The department recognises the current challenge caused by a death under DoLS being considered by Coroners and Justice Act 2009 to be a death in ‘state detention’. As a result, an inquest is obligatory. The department (and the Chief Coroner) have issued guidance on this matter yet in this specific regard we have heard clear views that such a legislative requirement is inappropriate following Cheshire West and that coroners should be provided with greater flexibility to use their professional judgment.

The department notes with interest the Law Commission’s thoughts on the potential for advance decisions and potentially advance consent to deprivations of liberty. The department is keen to raise awareness among the public of the availability of advance decision making and Lasting Powers of Attorney. We will be keen to understand more about the Law Commission’s proposals in this regard.

MoJ notes the Law Commission’s proposal for a “formal legal process in which a person (known as a ‘supporter’) is appointed to assist with decision-making”. MoJ and the Department of Health are strongly committed to the principle of supported-decision making as legislated for by the Mental Capacity Act. However, we are concerned that this proposal may be an example of an unnecessarily legalistic approach. We also have concerns as to the overlap with other provisions such as advocacy. We also note the potential cost to the public purse of providing a new statutory form of support for people in all aspects of their lives.

The department agrees with the Law Commission that conditions imposed on any authorised deprivation of liberty represent a potentially powerful tool for realising least restrictive and person-centred care. We look forward to stakeholder’s views on how conditions may be best monitored and enforced under any potential new scheme.

Concluding thoughts

The importance of the Law Commission’s work remains clear.

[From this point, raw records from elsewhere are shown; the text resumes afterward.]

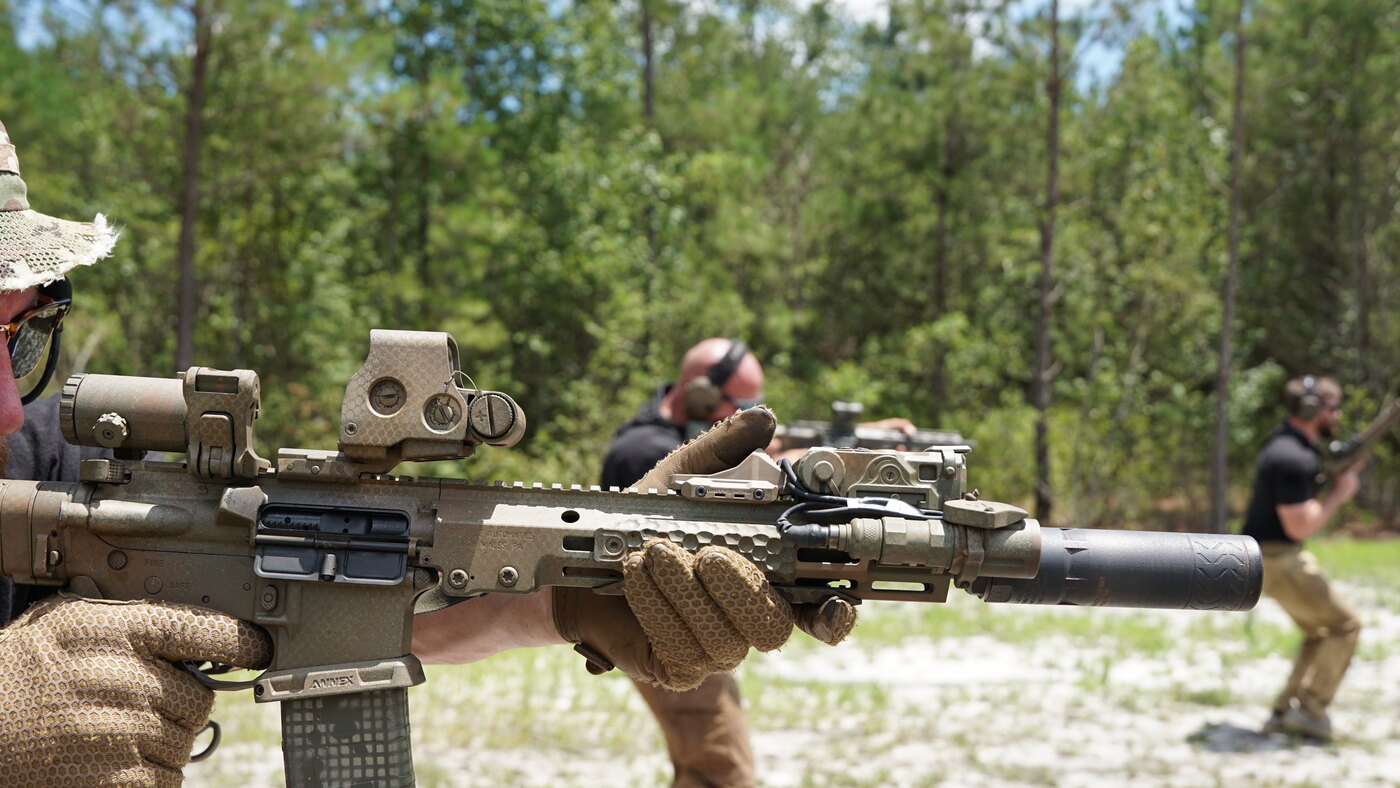 Suppressed rifle close-up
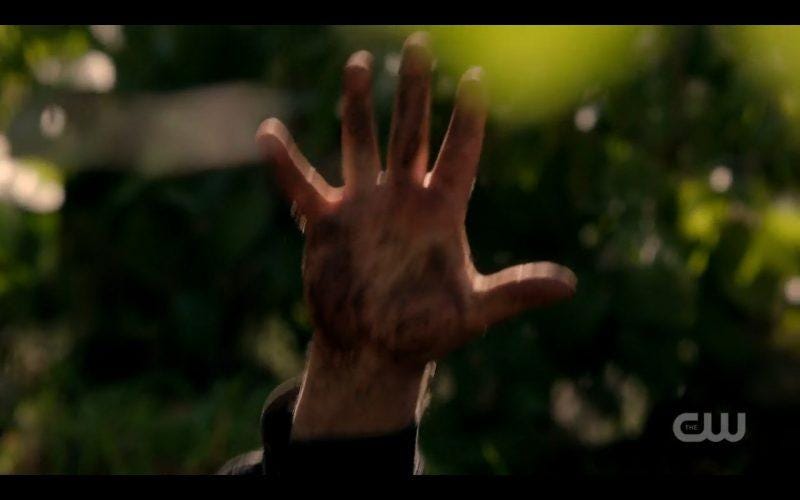 supernatural crowley hand coming up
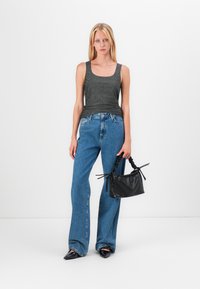 Grauer gerippter Tank-Top, hoch taillierte blaue Jeans und eine kleine schwarze, strukturierte Handtasche. Das Model trägt spitze schwarze Ballerinas.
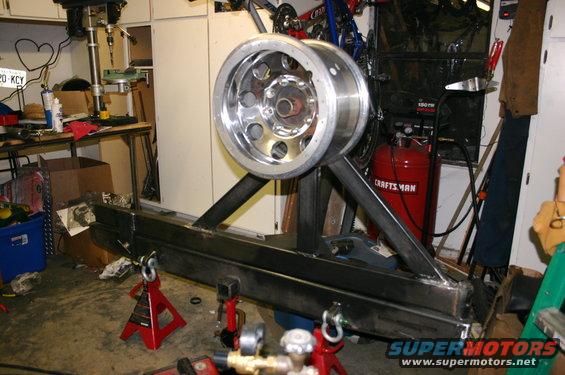 Custom tire carrier with chrome wheel assembly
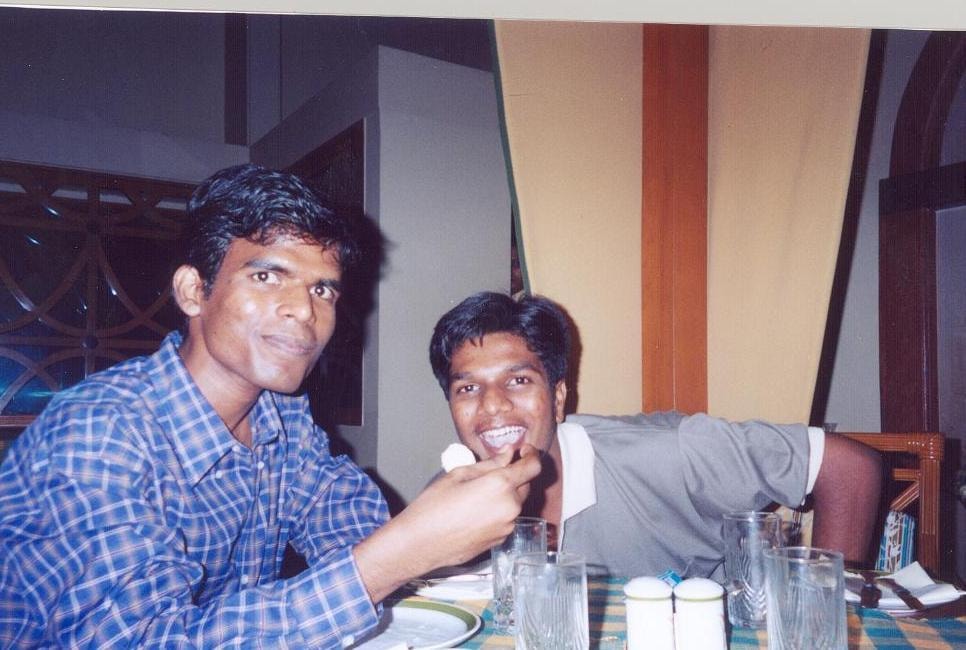 Two college friends sharing a meal together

DoLS (and the Law Commission’s work) form part of a wider picture that includes for example, the department’s work on realising better care and support for individuals with learning disabilities (including through the No Voice Unheard, No Right Ignored consultation), and the continuing support for implementation of the Care Act. Understanding this wider picture will be vital for the success of any potential legislative changes proposed in this consultation.

Although reserving its judgment on the proposals contained within the Law Commission’s consultation pending stakeholders’ views and final proposals, the department, together with MoJ, hopes this response provides helpful information on our priorities. We will continue to support the Law Commission in its continuing work to reach final proposals that seek to maximise the benefits for people who may lack capacity and their families.

If such benefits are to be achieved it seems of great importance to us that any revisions to the Law Commission’s proposals are developed in active discussion with the professionals that will be charged with implementing such a scheme, service users and their families. Revised proposals will likely benefit from simulation testing with these groups.